Albsteig in 5 Jahren und 19 Etappen, 04.2022 - 04.2026

von Wolfgang Reinhart

Eine Gruppe des DAV, Sektion Stuttgart, Bezirksgruppe Remstal wanderte in 5 Jahren jeweils im April 2022 – 2026 in 19 Etappen 346 km und über 8.800 hm. In jedem Jahr konnten 12 Personen an diesen Streckenwanderungen von 14 – 23 km täglich teilnehmen. 3 Teilnehmerinnen (Monika Meyer, Margret Brandl und Monika Majer) haben alle Etappen bewältigt. Von winterlichen bis hochsommerlichen
Temperaturen war alles dabei. Organisiert und geführt wurde die Wanderung von Carola Baur.
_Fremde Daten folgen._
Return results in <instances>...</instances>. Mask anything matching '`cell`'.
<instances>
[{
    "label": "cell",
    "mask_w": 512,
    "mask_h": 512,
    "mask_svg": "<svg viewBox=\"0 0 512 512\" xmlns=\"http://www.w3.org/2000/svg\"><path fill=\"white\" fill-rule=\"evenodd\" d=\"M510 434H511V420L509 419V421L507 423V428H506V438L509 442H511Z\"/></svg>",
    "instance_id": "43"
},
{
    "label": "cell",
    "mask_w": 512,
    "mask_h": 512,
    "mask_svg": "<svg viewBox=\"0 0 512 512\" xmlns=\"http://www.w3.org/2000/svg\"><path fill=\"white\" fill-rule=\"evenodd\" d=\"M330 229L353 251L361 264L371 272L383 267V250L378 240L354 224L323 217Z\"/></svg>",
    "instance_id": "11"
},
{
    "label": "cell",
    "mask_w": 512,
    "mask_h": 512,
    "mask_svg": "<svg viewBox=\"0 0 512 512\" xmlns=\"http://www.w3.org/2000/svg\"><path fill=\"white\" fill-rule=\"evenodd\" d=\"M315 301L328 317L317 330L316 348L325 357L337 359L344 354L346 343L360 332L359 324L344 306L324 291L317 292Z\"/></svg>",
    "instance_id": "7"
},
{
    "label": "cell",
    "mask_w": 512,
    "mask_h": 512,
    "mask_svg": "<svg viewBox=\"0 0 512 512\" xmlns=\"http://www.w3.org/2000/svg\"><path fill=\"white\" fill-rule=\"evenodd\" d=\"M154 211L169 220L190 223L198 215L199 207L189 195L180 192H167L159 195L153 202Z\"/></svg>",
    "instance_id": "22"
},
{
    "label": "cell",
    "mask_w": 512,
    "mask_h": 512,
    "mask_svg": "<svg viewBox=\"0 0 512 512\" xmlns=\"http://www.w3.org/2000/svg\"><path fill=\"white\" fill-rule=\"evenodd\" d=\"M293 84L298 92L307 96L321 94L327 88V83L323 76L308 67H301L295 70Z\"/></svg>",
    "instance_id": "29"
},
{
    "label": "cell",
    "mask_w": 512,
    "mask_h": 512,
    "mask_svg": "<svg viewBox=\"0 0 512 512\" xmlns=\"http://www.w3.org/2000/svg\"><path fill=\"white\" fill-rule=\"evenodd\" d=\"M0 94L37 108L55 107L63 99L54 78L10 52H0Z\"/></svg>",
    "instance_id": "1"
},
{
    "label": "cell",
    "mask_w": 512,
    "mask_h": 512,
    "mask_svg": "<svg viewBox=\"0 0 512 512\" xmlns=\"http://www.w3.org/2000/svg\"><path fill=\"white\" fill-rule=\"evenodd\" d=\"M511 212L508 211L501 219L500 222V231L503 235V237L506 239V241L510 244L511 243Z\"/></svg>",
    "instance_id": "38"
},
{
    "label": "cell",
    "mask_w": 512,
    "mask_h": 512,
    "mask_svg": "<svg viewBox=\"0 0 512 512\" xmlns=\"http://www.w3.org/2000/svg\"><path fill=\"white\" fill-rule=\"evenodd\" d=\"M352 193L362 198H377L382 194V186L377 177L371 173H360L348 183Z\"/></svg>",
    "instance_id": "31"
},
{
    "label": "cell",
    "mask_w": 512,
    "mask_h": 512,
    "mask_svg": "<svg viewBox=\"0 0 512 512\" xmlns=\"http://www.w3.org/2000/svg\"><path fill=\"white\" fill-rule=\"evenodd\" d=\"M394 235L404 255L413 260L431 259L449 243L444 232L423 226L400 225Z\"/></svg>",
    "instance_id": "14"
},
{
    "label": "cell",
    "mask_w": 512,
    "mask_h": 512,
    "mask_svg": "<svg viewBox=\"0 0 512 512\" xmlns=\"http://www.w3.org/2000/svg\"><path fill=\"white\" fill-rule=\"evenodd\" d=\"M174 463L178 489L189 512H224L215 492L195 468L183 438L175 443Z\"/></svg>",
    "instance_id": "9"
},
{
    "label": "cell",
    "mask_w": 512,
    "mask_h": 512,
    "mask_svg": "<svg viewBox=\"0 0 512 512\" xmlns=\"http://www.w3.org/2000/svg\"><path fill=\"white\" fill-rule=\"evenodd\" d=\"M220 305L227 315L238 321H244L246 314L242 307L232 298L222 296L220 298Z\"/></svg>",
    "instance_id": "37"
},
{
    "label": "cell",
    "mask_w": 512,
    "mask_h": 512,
Auf großteils naturbelassenen Pfaden schlängelt sich der Albsteig, auch bekannt als HW1, oft an der Albtraufkante zwischen Donauwörth und Tuttlingen entlang.

Der Wanderweg entlang des Nordrandes der Schwäbischen Alb, dem sogenannten "Albtrauf", zählt zu den schönsten Strecken des Landes und ist als Qualitätswanderweg ausgezeichnet.

Grandiose Panoramablicke begleiten die Wandernden während dieser Fernwanderung, denn nicht umsonst wird der Albsteig auch „Traumbalkon im Süden“ genannt.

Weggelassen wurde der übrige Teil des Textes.